We hypothesized that just two factors, adverse weather and COVID-19 cases, affect daily flight cancellations. I More elements that might influence real-life cancellation were not considered. As a result, we should note the constraint that this cancellation data does not include cancellations due to other factors, such as air traffic limitations. This restricted the information we could obtain from the cancellation dataset, preventing us from adjusting for variables we suspected were confounding the correlations.

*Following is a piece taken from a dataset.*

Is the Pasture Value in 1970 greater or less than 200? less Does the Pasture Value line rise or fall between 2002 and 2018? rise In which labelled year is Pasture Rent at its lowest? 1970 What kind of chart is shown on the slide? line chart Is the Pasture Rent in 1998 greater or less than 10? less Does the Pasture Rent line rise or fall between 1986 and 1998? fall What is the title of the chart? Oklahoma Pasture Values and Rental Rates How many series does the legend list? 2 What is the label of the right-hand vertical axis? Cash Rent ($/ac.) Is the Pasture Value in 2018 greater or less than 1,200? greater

What’s more, the association between COVID-19 cases and daily flight cancellations was not as strong as we expected. One reason might be that the research window was too short to discover the association because COVID-19 cases had a time lag and we only counted 3-month cancellations and COVID-19 cases.